Describe the Chemiosmotic Hypothesis.

(N/A) The chemiosmotic hypothesis explains the mechanism of $ATP$ synthesis in chloroplasts.
- Similar to respiration,in photosynthesis,$ATP$ synthesis is linked to the development of a proton gradient across a membrane,specifically the thylakoid membrane.
- Main difference: In respiration,protons $(H^{+})$ accumulate in the intermembrane space of the mitochondria during electron transport system $(ETS)$ activity.
Formation of proton gradient:
$(a)$ Since water splitting occurs on the inner side of the membrane,the protons $(H^{+})$ produced accumulate within the lumen of the thylakoids.
$(b)$ As electrons move through the photosystems,protons are transported across the membrane. The primary electron acceptor,located on the outer side of the membrane,transfers its electron to an $H$ carrier rather than an electron carrier. This molecule removes a proton from the stroma while transporting an electron. When it passes the electron to the carrier on the inner side,the proton is released into the lumen.
Reduction of $NADP^{+}$:
$(c)$ The $NADP$ reductase enzyme is located on the stroma side. Along with electrons from $PS I$,protons are required for the reduction of $NADP^{+}$ to $NADPH + H^{+}$. These protons are also removed from the stroma.

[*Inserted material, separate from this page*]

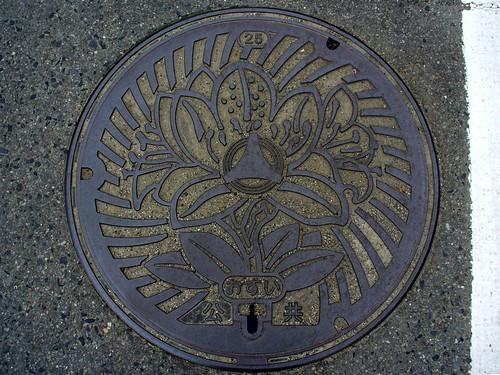 Yamakawa Tokushima manhole cover 2(徳島県山川町のマンホール2)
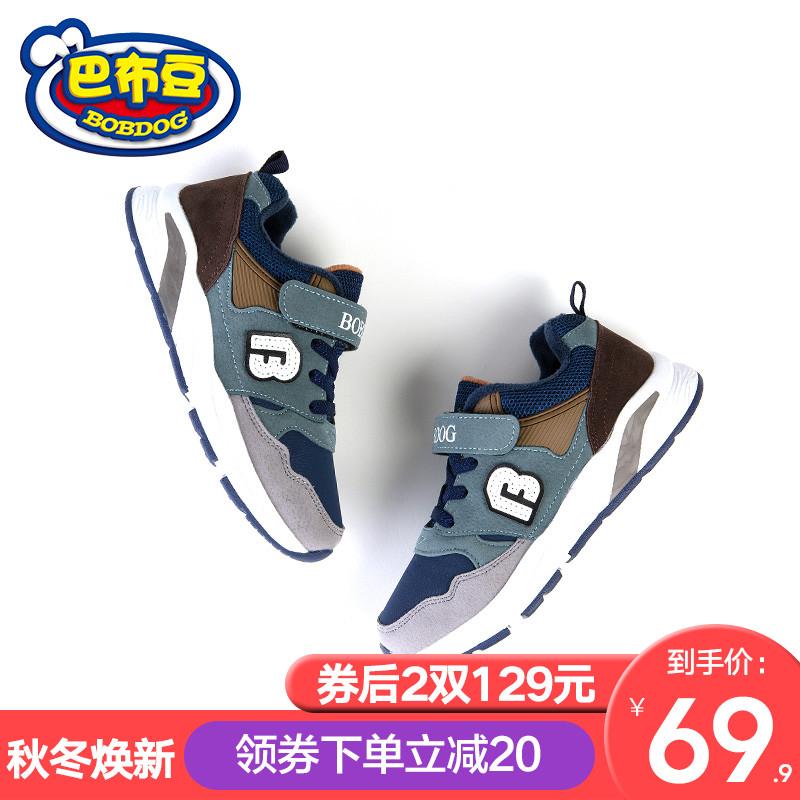 巴布豆2019秋款新款儿童透气运动鞋(用10元券)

$NADP^{+} + 2H^{+} \longrightarrow NADPH + H^{+}$
- Consequently,protons in the stroma decrease,while they accumulate in the lumen,creating a proton gradient and a measurable decrease in $pH$ in the lumen.
Importance: The breakdown of this gradient releases energy. Protons move back to the stroma through the transmembrane channel of the $ATPase$ enzyme.

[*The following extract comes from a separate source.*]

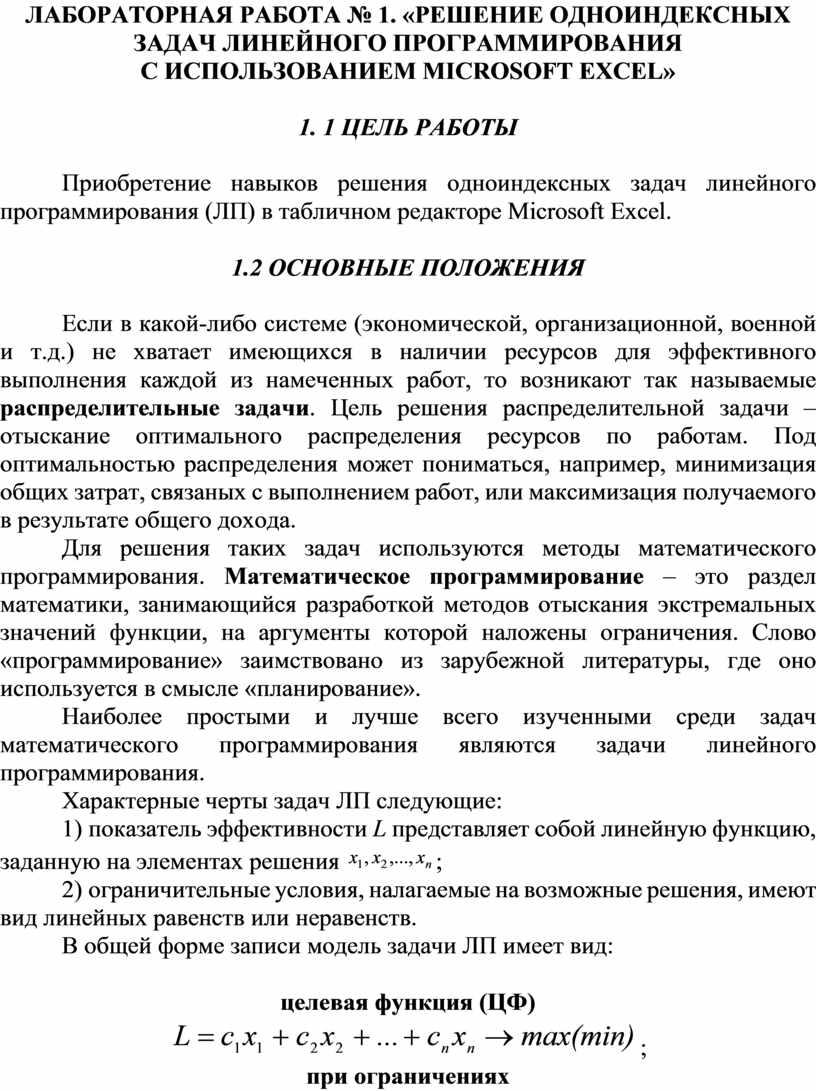 ЛАБОРАТОРНАЯ РАБОТА № 1 . «РЕШЕНИЕ одноиндексных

Structure of $ATPase$ enzyme:
- $F_{0}$: This part is embedded in the membrane and forms a transmembrane channel that facilitates the diffusion of protons.
- $F_{1}$: This portion protrudes on the outer surface of the thylakoid membrane facing the stroma. The energy released from the gradient breakdown causes a conformational change in $F_{1}$,enabling the synthesis of $ATP$.
Requirements of Chemiosmosis:
$(a)$ $A$ membrane,a proton pump,a proton gradient,and $ATPase$.
$(b)$ Energy is used to pump protons across the membrane to create a high concentration within the thylakoid lumen.
$(c)$ $ATPase$ allows proton diffusion back to the stroma,releasing energy to catalyze $ATP$ formation.
Usage: $ATP$ and $NADPH$ produced are used immediately in the biosynthetic reactions in the stroma for $CO_{2}$ fixation and sugar synthesis ($C_{3}$ pathway).